> _Assigned task_: Please print the entries below from the line with "I had to be a spoiled rich bratz 🫶🤭😈" up to and including the line with "13 LUKE DR, Pasadena, MD 21122", keeping each line identical.

Entries excerpted from a collection:

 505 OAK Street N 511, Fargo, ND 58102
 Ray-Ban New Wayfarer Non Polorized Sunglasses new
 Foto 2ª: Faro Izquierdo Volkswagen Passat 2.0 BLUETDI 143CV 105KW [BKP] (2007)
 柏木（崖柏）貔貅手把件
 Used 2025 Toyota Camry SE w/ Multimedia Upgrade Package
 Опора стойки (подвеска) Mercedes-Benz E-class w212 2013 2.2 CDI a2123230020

==

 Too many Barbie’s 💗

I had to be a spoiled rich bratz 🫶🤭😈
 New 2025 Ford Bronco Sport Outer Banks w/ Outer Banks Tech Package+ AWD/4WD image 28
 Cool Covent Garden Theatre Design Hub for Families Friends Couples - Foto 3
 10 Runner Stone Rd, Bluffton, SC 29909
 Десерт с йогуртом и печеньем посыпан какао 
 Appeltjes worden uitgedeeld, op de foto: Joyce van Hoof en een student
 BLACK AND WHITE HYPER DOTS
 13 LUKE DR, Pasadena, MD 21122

> _Solution_:
I had to be a spoiled rich bratz 🫶🤭😈
 New 2025 Ford Bronco Sport Outer Banks w/ Outer Banks Tech Package+ AWD/4WD image 28
 Cool Covent Garden Theatre Design Hub for Families Friends Couples - Foto 3
 10 Runner Stone Rd, Bluffton, SC 29909
 Десерт с йогуртом и печеньем посыпан какао 
 Appeltjes worden uitgedeeld, op de foto: Joyce van Hoof en een student
 BLACK AND WHITE HYPER DOTS
 13 LUKE DR, Pasadena, MD 21122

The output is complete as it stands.